Hearst Newspapers (HNP) is investing heavily in digital experiences, data engineering, and machine learning to power next-generation news products. The company is looking for a Principal Data Engineer to architect and build data pipelines for production ML and real-time applications to support these initiatives.
Requirements
- Proficiency in Python and SQL, with proven experience with DBT, Airflow, and cloud data platforms (GCP preferred, AWS or Azure a plus).
- Deep understanding of data modeling, ELT/ETL frameworks, and streaming solutions (e.g., Spark, Daft, Flink, Pub/Sub, Kafka, etc.).
- Experience designing and optimizing complex data architectures, including ML pipelines and near-real-time analytics solutions, as well as super high volume reporting applications.
- Leveraging Python, SQL, DBT, Airflow on GCP.
- Tools like Spark, Daft, Bedrock, Pub/Sub, Flink, or similar.
- ML pipelines, packaging, deploying, and monitoring models.
- Data pipelines to power data products and reporting tools.
Responsibilities
- Architect and build data pipelines for production ML and real-time applications (think graph-based recommendation engines, real-time customer scoring, and classification models for customer segmentation).
- Design and implement high-volume data ingestion, transformation, and orchestration solutions leveraging Python, SQL, DBT, Airflow on GCP.
- Drive the adoption of data processing using tools like Spark, Daft, Bedrock, Pub/Sub, Flink, or similar.

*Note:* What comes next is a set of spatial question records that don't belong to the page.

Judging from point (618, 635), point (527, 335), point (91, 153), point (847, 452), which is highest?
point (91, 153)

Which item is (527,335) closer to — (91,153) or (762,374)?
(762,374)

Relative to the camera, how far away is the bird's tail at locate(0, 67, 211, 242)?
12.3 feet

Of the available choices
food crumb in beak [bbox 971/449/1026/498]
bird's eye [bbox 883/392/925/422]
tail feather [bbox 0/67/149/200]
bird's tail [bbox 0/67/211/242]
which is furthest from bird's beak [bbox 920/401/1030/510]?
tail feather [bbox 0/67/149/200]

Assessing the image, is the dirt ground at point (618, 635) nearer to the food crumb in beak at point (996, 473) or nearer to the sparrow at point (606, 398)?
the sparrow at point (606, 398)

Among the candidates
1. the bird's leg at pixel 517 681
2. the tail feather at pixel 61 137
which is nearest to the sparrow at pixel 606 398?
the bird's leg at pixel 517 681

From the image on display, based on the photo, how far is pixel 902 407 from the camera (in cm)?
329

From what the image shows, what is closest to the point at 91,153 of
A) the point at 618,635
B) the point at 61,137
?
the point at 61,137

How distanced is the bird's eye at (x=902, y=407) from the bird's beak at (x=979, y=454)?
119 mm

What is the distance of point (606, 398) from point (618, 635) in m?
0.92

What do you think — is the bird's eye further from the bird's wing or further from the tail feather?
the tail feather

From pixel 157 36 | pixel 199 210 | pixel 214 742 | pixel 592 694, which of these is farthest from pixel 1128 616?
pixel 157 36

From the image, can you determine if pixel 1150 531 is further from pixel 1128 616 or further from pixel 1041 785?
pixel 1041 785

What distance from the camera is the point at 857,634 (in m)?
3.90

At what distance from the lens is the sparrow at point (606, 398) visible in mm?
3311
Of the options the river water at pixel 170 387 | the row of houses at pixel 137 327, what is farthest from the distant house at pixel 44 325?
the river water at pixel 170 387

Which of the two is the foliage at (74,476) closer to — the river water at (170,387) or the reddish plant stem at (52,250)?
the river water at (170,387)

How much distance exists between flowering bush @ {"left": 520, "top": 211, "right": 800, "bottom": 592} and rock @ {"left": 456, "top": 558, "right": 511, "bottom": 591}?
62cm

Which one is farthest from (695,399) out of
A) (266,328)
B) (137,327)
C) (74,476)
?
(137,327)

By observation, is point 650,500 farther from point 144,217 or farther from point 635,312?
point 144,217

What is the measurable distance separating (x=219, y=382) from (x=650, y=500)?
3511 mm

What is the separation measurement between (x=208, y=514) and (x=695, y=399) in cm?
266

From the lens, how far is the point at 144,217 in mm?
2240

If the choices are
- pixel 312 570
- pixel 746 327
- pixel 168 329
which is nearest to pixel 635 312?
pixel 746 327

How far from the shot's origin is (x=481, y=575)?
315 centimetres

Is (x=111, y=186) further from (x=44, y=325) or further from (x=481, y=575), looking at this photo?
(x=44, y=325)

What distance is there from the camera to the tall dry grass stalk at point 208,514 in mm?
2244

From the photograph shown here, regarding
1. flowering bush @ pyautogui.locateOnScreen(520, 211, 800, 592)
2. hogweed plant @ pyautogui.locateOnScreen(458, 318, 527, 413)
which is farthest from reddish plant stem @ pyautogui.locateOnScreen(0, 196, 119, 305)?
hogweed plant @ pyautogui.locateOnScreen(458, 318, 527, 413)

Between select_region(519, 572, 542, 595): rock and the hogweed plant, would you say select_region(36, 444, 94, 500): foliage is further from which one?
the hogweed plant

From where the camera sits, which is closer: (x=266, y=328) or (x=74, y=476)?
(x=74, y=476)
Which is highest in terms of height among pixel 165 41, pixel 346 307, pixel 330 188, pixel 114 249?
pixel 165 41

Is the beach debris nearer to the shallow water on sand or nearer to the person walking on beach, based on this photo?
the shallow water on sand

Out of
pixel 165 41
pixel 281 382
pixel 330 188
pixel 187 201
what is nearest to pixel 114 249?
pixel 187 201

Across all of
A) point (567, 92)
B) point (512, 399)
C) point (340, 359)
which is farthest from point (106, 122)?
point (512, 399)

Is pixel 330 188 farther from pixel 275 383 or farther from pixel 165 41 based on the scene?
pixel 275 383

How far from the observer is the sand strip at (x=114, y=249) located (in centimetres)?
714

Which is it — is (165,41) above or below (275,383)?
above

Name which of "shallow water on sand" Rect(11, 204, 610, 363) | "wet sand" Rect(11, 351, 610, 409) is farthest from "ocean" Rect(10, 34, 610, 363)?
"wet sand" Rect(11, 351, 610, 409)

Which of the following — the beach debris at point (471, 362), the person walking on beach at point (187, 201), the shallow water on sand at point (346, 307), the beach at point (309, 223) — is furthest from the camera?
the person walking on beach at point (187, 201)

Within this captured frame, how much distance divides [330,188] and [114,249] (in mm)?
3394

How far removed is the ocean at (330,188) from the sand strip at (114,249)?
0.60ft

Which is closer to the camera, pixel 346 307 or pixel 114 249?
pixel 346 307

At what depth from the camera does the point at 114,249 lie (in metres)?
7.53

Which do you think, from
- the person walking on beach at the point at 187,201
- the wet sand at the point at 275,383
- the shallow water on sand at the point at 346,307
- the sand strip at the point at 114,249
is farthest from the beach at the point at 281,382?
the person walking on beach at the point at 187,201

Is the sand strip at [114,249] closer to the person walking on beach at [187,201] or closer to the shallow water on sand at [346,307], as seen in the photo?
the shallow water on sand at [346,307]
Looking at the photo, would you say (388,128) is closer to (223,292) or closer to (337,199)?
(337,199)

- Partner with data scientists to productionize ML pipelines, packaging, deploying, and monitoring models.
- Build and maintain data pipelines to power data products and reporting tools.
- Own the architectural design, development, and maintenance of data pipelines.
- Design data solutions with an emphasis on high availability, low latency, and scalability.
Other
- Hybrid in New York City
- 6–10 years of professional data engineering experience, with a track record of building production-grade pipelines and real-time data applications.
- Comfortable working in a fast-paced, outcome-oriented environment where you’ll tackle complex problems and get your hands dirty.
- Excellent communication skills and ability to mentor other engineers while also collaborating effectively with non-technical stakeholders.
- Familiarity with consumer products and/or advertising data models is a plus, but we prioritize skills over background.